By IANS,
New Delhi : “Why Tagore?” a young mathematician asked Ramchandra Guha, referring to a newspaper column in which he had spoken of Rabindranath Tagore, Mahatma Gandhi, Jawaharlal Nehru and B.R. Ambedkar as the “four founders” of modern India. The author-commentator’s response was that “Tagore’s nationalism was inclusive and objective”.
“The nationalism that Tagore and Gandhi followed did not give privilege to any religion. It was inclusive and objective. I think Tagore and Gandhi had the privilege to examine moral power without political accountability,” Guha told a packed ampitheatre at the India Habitat Centre Tuesday night.
He was in conversation with Foreign Secretary Shivshankar Menon at the launch of “Nationalism” by Rabindranath Tagore, a Penguin modern classic imprint. The book, a comment on the internationalism and the country’s engagements with foreign powers, has a detailed foreword by Guha.
Guha said Tagore’s reputation, within India and outside it, suffered parochial possession of one province – Bengal. His poems, plays and novels were written in Bengali and set in Bengal, but in his non-fictions, letters, essays, talks and polemics, he wrote extensively on the relations between cultures and countries of the world.

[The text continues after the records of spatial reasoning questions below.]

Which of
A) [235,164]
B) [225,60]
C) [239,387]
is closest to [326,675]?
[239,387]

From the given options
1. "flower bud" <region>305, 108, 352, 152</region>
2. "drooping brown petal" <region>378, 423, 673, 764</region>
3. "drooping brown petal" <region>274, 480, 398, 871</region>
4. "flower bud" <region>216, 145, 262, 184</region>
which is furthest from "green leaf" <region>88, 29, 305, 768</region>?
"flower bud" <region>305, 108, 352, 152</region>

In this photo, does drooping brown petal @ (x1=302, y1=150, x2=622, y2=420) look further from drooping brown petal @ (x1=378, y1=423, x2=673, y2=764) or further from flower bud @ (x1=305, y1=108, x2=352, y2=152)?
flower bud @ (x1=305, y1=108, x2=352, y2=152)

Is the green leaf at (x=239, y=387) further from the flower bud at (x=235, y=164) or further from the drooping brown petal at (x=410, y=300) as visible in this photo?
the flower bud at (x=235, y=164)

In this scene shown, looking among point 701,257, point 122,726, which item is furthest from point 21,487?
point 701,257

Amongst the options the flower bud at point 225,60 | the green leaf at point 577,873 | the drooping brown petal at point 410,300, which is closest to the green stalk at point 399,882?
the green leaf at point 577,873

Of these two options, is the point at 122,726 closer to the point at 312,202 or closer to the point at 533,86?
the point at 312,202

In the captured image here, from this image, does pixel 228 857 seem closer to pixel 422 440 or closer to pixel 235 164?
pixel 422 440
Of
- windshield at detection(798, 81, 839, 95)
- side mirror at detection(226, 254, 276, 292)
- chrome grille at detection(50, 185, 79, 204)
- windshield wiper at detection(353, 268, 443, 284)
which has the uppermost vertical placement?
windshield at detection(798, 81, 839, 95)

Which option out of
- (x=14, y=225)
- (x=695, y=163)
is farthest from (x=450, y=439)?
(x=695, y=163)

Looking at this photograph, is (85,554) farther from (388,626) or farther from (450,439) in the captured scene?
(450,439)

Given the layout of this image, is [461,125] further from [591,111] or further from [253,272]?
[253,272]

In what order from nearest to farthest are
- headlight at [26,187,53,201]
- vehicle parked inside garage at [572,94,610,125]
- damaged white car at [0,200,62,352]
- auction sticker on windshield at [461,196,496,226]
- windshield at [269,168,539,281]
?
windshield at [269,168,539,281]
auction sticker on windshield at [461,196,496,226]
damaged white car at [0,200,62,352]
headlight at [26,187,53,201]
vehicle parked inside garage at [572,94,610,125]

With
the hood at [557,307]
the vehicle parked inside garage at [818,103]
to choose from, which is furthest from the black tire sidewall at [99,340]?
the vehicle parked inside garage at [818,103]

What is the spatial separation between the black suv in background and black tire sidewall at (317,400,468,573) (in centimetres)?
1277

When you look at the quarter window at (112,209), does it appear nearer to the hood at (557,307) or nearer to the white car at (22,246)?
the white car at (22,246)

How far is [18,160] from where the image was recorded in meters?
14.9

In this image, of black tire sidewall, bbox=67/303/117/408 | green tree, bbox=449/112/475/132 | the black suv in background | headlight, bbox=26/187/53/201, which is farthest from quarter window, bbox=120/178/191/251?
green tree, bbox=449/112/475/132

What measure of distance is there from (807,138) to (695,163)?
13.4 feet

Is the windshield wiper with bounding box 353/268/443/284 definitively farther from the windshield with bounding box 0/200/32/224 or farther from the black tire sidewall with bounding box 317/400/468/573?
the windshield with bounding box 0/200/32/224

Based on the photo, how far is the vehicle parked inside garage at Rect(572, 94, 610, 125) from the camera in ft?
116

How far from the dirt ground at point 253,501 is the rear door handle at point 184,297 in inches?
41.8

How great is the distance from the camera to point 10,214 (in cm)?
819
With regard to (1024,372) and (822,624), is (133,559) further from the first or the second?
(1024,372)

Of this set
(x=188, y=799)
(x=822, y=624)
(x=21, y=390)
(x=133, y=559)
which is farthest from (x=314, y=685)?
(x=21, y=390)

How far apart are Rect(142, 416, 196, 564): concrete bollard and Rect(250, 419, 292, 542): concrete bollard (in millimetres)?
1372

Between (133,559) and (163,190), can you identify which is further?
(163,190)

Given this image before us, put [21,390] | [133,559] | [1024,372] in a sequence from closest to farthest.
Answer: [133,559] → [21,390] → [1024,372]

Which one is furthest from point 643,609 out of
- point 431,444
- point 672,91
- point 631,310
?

Quoting litterateur Humayun Kabir, Guha said: “Tagore was an intellectual who went out on his cultural mission for restoring contacts and establishing friendships with people of other countries without any specific, educational, economic or religious aim unlike Nehru, whose travels were political. This gave his brand of nationalism an inclusiveness – he saw through the euphemisms.”
“Tagore could denounce the nation of the west, while acclaiming the spirit of the west. Europe had produced imperialism and militarism but also justice and liberty. One must resist the former but retain the later,” Guha said.
Menon said Nehru’s ideals of inclusive and a higher nationalism were inspired by Tagore.
“The governance of the 50s was based on this inclusive nationalism which was characterised by good values, liberty spirit of equality and knowledge that were drawn from Tagore’s ideology,” he said.
Countering Guha’s assertions that the Indian parochialism and obsession with domestic concerns like election was creeping into the larger policies, Menon said: “Foreign policy does not deepen parochialism, it helps open up. Nehru ensured that there was conviction in foreign policy and parochialisation of internal policies has not affected how our neighbours think of us”.
Tagore’s “Nationalism” is priced at Rs.199.